NEW YORK — Geraldo Rivera is trading in his syndie talkshow for a bigger role in the Peacock’s news division, after inking a deal with NBC News president Andy Lack late Monday.
NBC also announced Tuesday that Lack will add oversight of CNBC’s primetime lineup to his portfolio, which already includes NBC News, MSNBC, parts of overseas cable and online efforts.
Sources say Rivera’s new three-year contract will pay him an estimated $3 million annually, and includes:
- continuation of the CNBC nightly program “Rivera Live”;
- an additional CNBC primetime program to be developed with Rivera;
- four primetime programs to be produced by NBC News featuring Rivera and focusing on legal and criminal justice issues;
- continuation of Rivera’s legal commentary on “Today.”
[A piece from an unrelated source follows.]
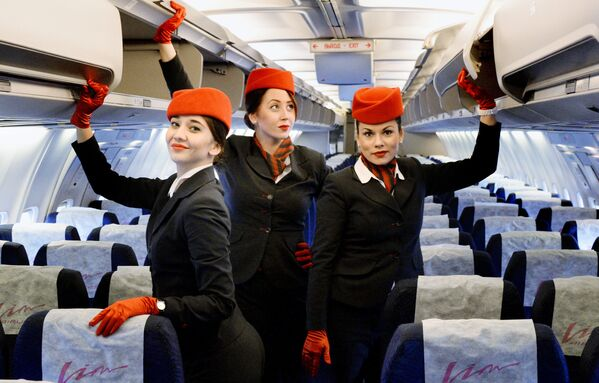 """Stewardessy kompanii """"Vim Avia"""" w samolocie Boeing 757-200, który 2 grudnia 2015 roku wyruszył w pierwszy rejs na trasie Władywostok-Moskwa. - Sputnik Polska"""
NBC exercised its right to negotiate the deal after Rivera already had accepted an offer to be an anchor on the Fox News Channel.
Sources said NBC was reluctant to allow any “star power” to go the way of Fox News, despite concerns about Rivera’s talkshow-host image.
The syndie talkshow was “at the heart of the matter,” according to a source close to the negotiations. “Geraldo had a wonderful run with the show, but NBC couldn’t embrace, journalistically, a guy doing a talkshow.” Lack and Rivera came to an understanding after meeting in Los Angeles over the weekend.
The demise of Rivera’s syndie talkshow, scheduled to run through August, marks the end of an era in daytime TV. Rivera’s talker, produced by Tribune Entertainment, hit big when it bowed in 1987, a time when talkshow stars such as Oprah Winfrey, Sally Jessy Raphael and Phil Donahue were solidifying their holds on weekday afternoons.
But Rivera’s ratings have been in a slump the past few seasons and some of its station affiliates in key major markets, including several CBS O&Os, were not planning to renew the show for 1998-99. Tribune brass had hoped to keep the daytime show going next season by revamping the format and switching to Tribune-owned outlets in key markets. (Daily Variety, Nov. 13).
“We have enjoyed a long and productive association with Geraldo Rivera for over a decade,” Tribune Entertainment prexy Dick Askin said in a statement Tuesday. “We wish him all the success in the world for this next step in his career.”
Industry observers speculated that NBC News honchos may have leaned on Rivera to close out the show to help polish a public image tainted by the sensationalistic bent of some daytime talkshows.
Rivera contributed to the raucous image of “trash talkers” with such infamous escapades as the 1988 episode in which his nose was broken after a fight broke out among panelists that included a black activist and a group of white supremacists.